----- EXTRACTED TEXT -----

Saturday, February 26, 2011

Clapton....need I say more?


Last night, we watched a legend....Slowfingers, an ironic nickname to be sure, was amazing and we could not help but be transfixed!! If you know me, you know that I love Eric Clapton, and my son borders on worshipping him so the almost front row seats that we occupied made the night one we will not forget! His music is so sharp and crisp....I have seen a lot of shows in my day but none of them compare to Clapton, his old rug, incredibly talented 4 piece band and 2 backup singers! He is so good that he does not need all the fan fare of some of the other concerts I have been to....he is still the best show ever!! At the end of March he will be 67 years old and there is no way you could tell that by his performance...*sigh*...

Well I could go on about him forever...but I won't....I want to do a quick update on my Makeover Challenge before we head out to Surrey for the day. Finally this week I lost a bit of weight...after a month of working out and watching what I was eating I had a bit of a breakthrough. As you know the first 3 weeks were frustrating me, this week I lost 2.6 pounds and 7.5 inches!! I did not think I would be so excited by a couple of pounds but the inches somehow made is seem like more of an accomplishment. I am committed to a lifestyle change and will work at hopefully loosing some more weight!!

Now it is off to Surrey to finish Jordans tattoo...can't wait to see it done!! Have a good weekend everyone!!!

Wednesday, February 23, 2011

Finally went on a cruise...


Well not a real cruise but the emotion of almost dying was pretty intense....guess I should start at the beginning. As you all know (well both of you), I am involved in a Make Over Challenge and spent this weekend at a seminar with 19 of my new friends.

First let me share my some frustration about this challenge. I have been at the gym 5 days a week for the last 3 weeks and have lost .6 of a pound...I do not know why this is but it sucks! Some of the other girls are at 20 pounds...some not much more than I but I very quickly discovered that this is not all about the weight. I feel GREAT! I am eating well, taking supplements and trying to pay attention to more sleep and my stress levels. I must admit that I have more energy (which is a good thing with my schedule), I can walk up stairs without sounding like 'Puff the Magic Dragon', I only wear my knee brace for half a day (due to stronger muscles) and I have lost a total of 4 inches! I guess it is not all frustrating huh!!

The surprise of the weekend was this soul searching seminar. Now I have done some of this type of thing before, I have helped lead them and seen the reaction and tears that follow yet I was surprised! We spent a lot of time looking at our past, our disappointments and our hurts...I thought I had dealt with most of them but was caught off guard by some of the emotions that surfaced through this exercise. Although I am not sure I even want to print this, it may prove helpful. I am still angry at the many hardships of my life (even though some of them are of my own making), I am still hurt by some of the incidents in my childhood (I cant go farther than that yet) and I am super pissed at Gary, I am angry that I live financially insecure, that I am alone and that he will not sign the papers to give me closure.....these are all things I knew, things I have spent time working on. The shocker for me, what surprised me the most was my lack of confidence!! Yup I said it, I am not very confident in any of my abilities, in fact I am not sure I even have any. Oh I know I do certain things well but I feel I have no real talent, there is not really anything that I am gifted in, not particularly smart...I am just an unexciting common person. We were trying to write a personal mission statement and it was very difficult for me to do. Funny how our perceptions about ourselves affect our everyday thinking. I am not sure what to do about it at this point but I know I have to address it, pray about it and come up with a way to change it.

-----

» **SET EXERCISE A**: Echo the blog entries word for word, beginning at the words "Well not a real" and stopping after "my new friends.".

----- MATERIAL SUPPLIED -----

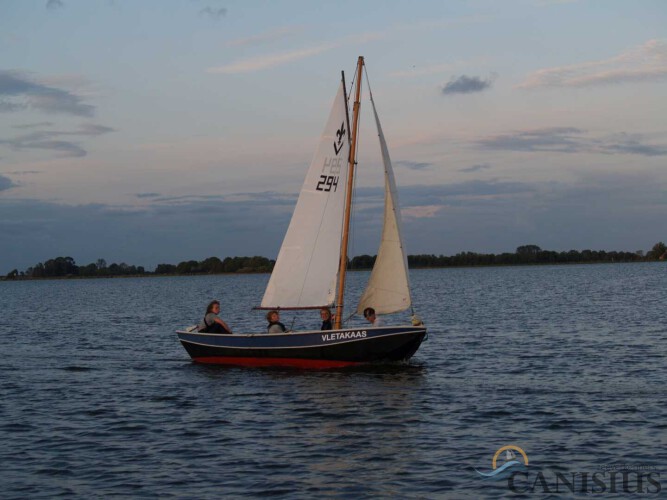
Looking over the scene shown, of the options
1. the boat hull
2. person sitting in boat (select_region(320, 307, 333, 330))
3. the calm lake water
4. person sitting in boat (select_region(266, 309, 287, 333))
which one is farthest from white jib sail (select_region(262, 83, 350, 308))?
the calm lake water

-----

» **SET EXERCISE B**: Duplicate all of the records above verbatim, leaving the pictures out of your answer.

» **FULL OUTPUT A**:
Well not a real cruise but the emotion of almost dying was pretty intense....guess I should start at the beginning. As you all know (well both of you), I am involved in a Make Over Challenge and spent this weekend at a seminar with 19 of my new friends.

» **FULL OUTPUT B**:
Looking over the scene shown, of the options
1. the boat hull
2. person sitting in boat (select_region(320, 307, 333, 330))
3. the calm lake water
4. person sitting in boat (select_region(266, 309, 287, 333))
which one is farthest from white jib sail (select_region(262, 83, 350, 308))?
the calm lake water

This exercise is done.